Analysis: The WTO Appellate Body Crisis – a contribution to the ongoing discussions
The WTO Appellate Body has not been functioning since the end of 2019. The WTO Members have, however, agreed to have a fully and well-functioning dispute settlement system that is accessible to all WTO Members by 2024. An informal process is now underway to restart operations.
The National Board of Trade Sweden has analysed parts of the criticism raised, in order to both better understand the situation and discuss ideas for the way ahead.
This analysis is an independent publication by the National Board of Trade Sweden and does not reflect or represent the formal position or views of the Swedish Government nor those of the European Union.
What is the importance of the Appellate Body for Sweden and Swedish companies, Emilie Eriksson?
It is important that companies can rely on existing rules and regulations in international trade. Without a functioning dispute settlement system, there is a risk of countries interpreting the rules differently or of trade relations being exposed to power play by a stronger party.
The rules in the WTO agreements stipulate, among other things, that competition must be fair between trading partners. The Appellate Body has, for example, ruled on State support to domestic industry, as in the Airbus and Boeing disputes between the EU and the US. Hypothetically, one could also imagine that the legality of the US’ green subsidies for domestic companies (the Inflation Reduction Act (IRA)) and the EU Carbon Border Adjustment Mechanism (CBAM) on imported goods that have not been charged for their carbon emissions, could be issues that might be brought before the Appellate Body.
Why is not the Appellate Body functioning?
The US has blocked the appointment of new members to the Appellate Body, and thus it has not been able to conduct its work. The US criticism concerns the Appellate Body exceeding its powers, including which issues fall within the Appellate Body’s mandate. In addition, the US considers that the Appellate Body has created precedents in its reports, which is problematic because it is the WTO Members who determine the rules. The US has also pointed out that the Appellate Body has not always adhered to the deadlines that apply.

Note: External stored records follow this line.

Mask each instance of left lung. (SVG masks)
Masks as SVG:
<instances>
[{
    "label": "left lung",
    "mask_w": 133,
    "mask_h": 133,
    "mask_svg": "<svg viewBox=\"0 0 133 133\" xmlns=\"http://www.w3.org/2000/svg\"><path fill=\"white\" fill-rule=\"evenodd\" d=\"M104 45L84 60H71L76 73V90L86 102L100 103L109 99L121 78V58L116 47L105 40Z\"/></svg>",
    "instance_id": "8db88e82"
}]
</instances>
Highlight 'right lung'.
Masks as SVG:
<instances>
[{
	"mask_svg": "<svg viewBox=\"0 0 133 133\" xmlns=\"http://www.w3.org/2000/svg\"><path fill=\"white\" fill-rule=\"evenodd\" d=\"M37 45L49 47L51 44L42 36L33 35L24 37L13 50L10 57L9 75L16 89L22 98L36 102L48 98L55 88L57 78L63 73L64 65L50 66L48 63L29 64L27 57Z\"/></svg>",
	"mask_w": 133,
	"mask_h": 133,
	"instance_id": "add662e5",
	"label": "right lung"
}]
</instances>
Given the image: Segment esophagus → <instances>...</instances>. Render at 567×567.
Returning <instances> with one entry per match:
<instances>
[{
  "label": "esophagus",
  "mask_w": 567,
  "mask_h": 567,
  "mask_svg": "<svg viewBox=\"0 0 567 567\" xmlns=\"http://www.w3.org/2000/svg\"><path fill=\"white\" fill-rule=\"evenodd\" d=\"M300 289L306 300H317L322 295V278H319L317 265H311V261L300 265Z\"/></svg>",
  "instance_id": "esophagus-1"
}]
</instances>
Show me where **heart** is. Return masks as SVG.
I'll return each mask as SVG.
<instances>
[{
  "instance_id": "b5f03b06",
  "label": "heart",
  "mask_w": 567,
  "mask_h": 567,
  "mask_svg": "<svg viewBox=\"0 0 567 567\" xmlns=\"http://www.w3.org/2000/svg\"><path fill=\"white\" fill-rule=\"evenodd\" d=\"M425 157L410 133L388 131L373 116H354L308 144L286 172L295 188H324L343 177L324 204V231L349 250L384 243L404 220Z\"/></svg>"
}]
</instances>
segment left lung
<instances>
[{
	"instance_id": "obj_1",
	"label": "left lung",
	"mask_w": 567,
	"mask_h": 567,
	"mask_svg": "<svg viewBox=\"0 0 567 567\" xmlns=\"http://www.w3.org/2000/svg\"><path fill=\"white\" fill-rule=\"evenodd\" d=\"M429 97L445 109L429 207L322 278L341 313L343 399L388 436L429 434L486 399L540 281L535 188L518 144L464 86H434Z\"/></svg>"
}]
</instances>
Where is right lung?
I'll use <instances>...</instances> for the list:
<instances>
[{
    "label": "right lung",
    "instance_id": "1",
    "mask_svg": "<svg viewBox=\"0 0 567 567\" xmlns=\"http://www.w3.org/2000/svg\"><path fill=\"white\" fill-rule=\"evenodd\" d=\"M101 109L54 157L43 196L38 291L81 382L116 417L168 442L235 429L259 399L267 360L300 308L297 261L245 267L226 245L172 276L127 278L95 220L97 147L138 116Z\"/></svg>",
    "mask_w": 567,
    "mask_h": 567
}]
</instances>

Is the criticism justified?
It is true, in some cases, that the Appellate Body has taken too long to issue its reports. It would be preferable if the parties and the Appellate Body were able to be flexible and engage in mutual discussions in cases where a dispute is complex and needs more time. This type of problem could therefore better be approached with more directions in proceedings and communication during the process, for example.
In our view, the problem is not in the drafting of the rules of the Appellate Body themselves (the Understanding on Rules and Procedures Governing the Settlement of Disputes (DSU)), but rather how the rules have been interpreted and applied in practice.
What can be done about the problem?
In addition to more directions in proceedings, an annual dialogue between the WTO Members and the Appellate Body members could deepen the understanding between them. There may also be a need for discussion about changes to the substantive parts of the WTO agreements – where we know from experience that some of the wording is unclear.
Various types of clarifications and amendments, could also clarify the purpose of the dispute settlement system and the roles and obligations of the members of the Appellate Body. This could create a better common understanding of what it is intended to achieve.
Is there enough will among WTO Members to bring about change?
Since there is now a process going on, I am hopeful that the WTO Members are genuinely interested in finding a solution. On the part of the National Board of Trade Sweden, we hope that our paper can contribute to the restoration of the Appellate Body next year.